Funding: The work was funded by grants from the National Institutes of Health.
Andy Fell – UC Davis
The image is credited to Kathy Keatley Garvey.
Original Research: Closed access
Key role of soluble epoxide hydrolase in the neurodevelopmental disorders of offspring after maternal immune activation”
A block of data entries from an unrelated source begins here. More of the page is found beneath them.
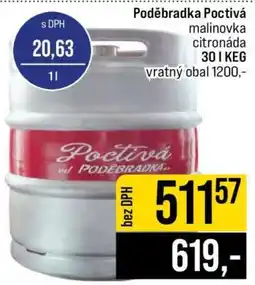 Jip Poděbradka Poctivá malinovka citronáda 30 l KEG nabídka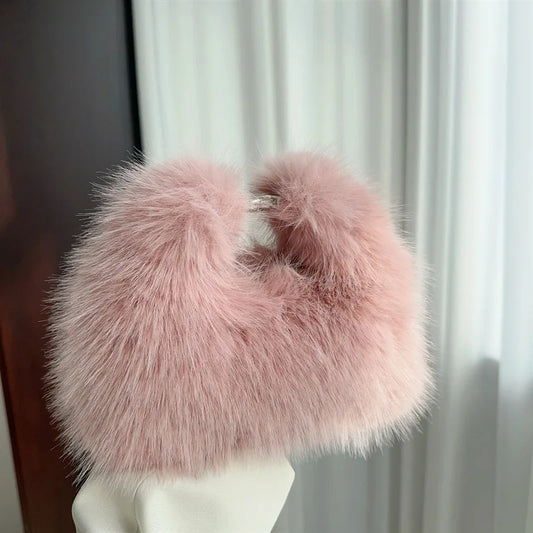 Spoken Dreams: Soft Plush Hobos Shoulder Bags Winter Fur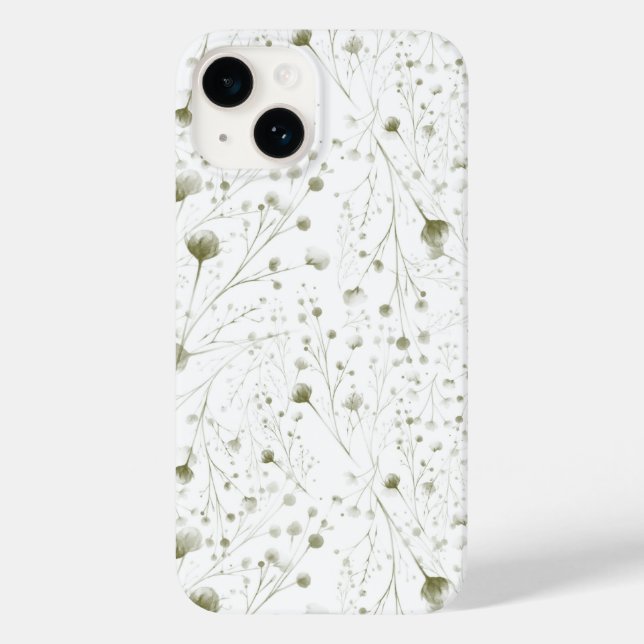 Minimalist Botanical Floral Nature Green White Case-Mate iPhone Case (Back)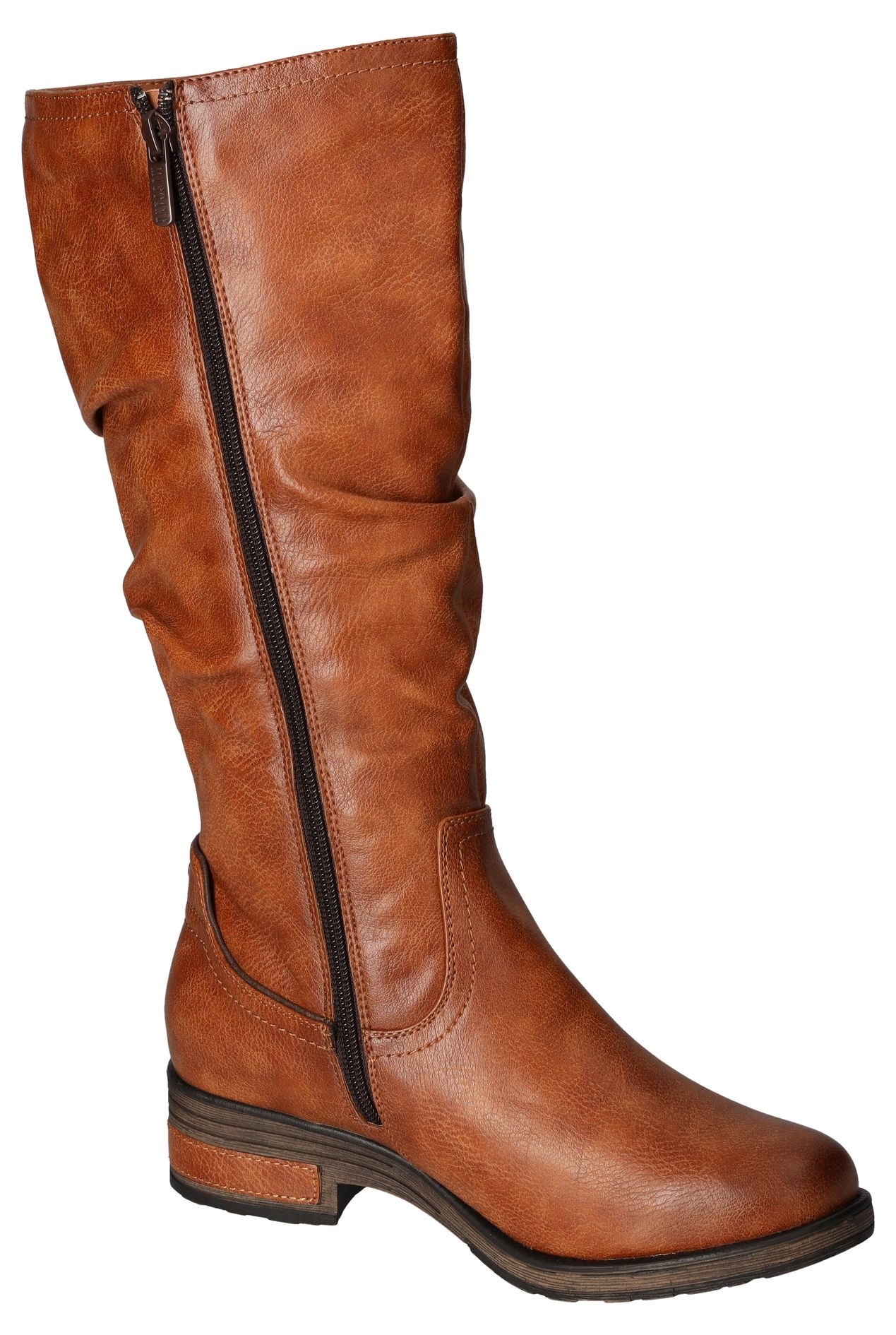 Mustang Shoes Winterstiefel, Langschaftstiefel, Blockabsatz, mit Raffungen am slouchy Schaft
Min Ma, Qian Ren, Jun Yang, Kai Zhang, Zhongwei Xiong, Tamaki Ishima, Yaoyu Pu, Sung Hee Hwang, Manabu Toyoshima, Yoshimi Iwayama, Yasuko Hisano, Takeo Yoshikawa, Bruce D. Hammock, Kenji Hashimoto
Proceedings of the National Academy of Sciences Mar 2019, 201819234; doi:10.1073/pnas.1819234116
Key role of soluble epoxide hydrolase in the neurodevelopmental disorders of offspring after maternal immune activation
Maternal infection during pregnancy increases risk of neurodevelopmental disorders such as schizophrenia and autism spectrum disorder (ASD) in offspring. In rodents, maternal immune activation (MIA) yields offspring with schizophrenia- and ASD-like behavioral abnormalities. Soluble epoxide hydrolase (sEH) plays a key role in inflammation associated with neurodevelopmental disorders. Here we found higher levels of sEH in the prefrontal cortex (PFC) of juvenile offspring after MIA. Oxylipin analysis showed decreased levels of epoxy fatty acids in the PFC of juvenile offspring after MIA, supporting increased activity of sEH in the PFC of juvenile offspring. Furthermore, expression of sEH (or EPHX2) mRNA in induced pluripotent stem cell-derived neurospheres from schizophrenia patients with the 22q11.2 deletion was higher than that of healthy controls. Moreover, the expression of EPHX2 mRNA in postmortem brain samples (Brodmann area 9 and 40) from ASD patients was higher than that of controls. Treatment with 1-trifluoromethoxyphenyl-3-(1-propionylpiperidin-4-yl)urea (TPPU), a potent sEH inhibitor, in juvenile offspring from prenatal day (P) 28 to P56 could prevent cognitive deficits and loss of parvalbumin (PV) immunoreactivity in the medial PFC of adult offspring after MIA. In addition, dosing of TPPU to pregnant mothers from E5 to P21 could prevent cognitive deficits, and social interaction deficits and PV immunoreactivity in the medial prefrontal cortex of juvenile offspring after MIA. These findings suggest that increased activity of sEH in the PFC plays a key role in the etiology of neurodevelopmental disorders in offspring after MIA. Therefore, sEH represents a promising prophylactic or therapeutic target for neurodevelopmental disorders in offspring after MIA.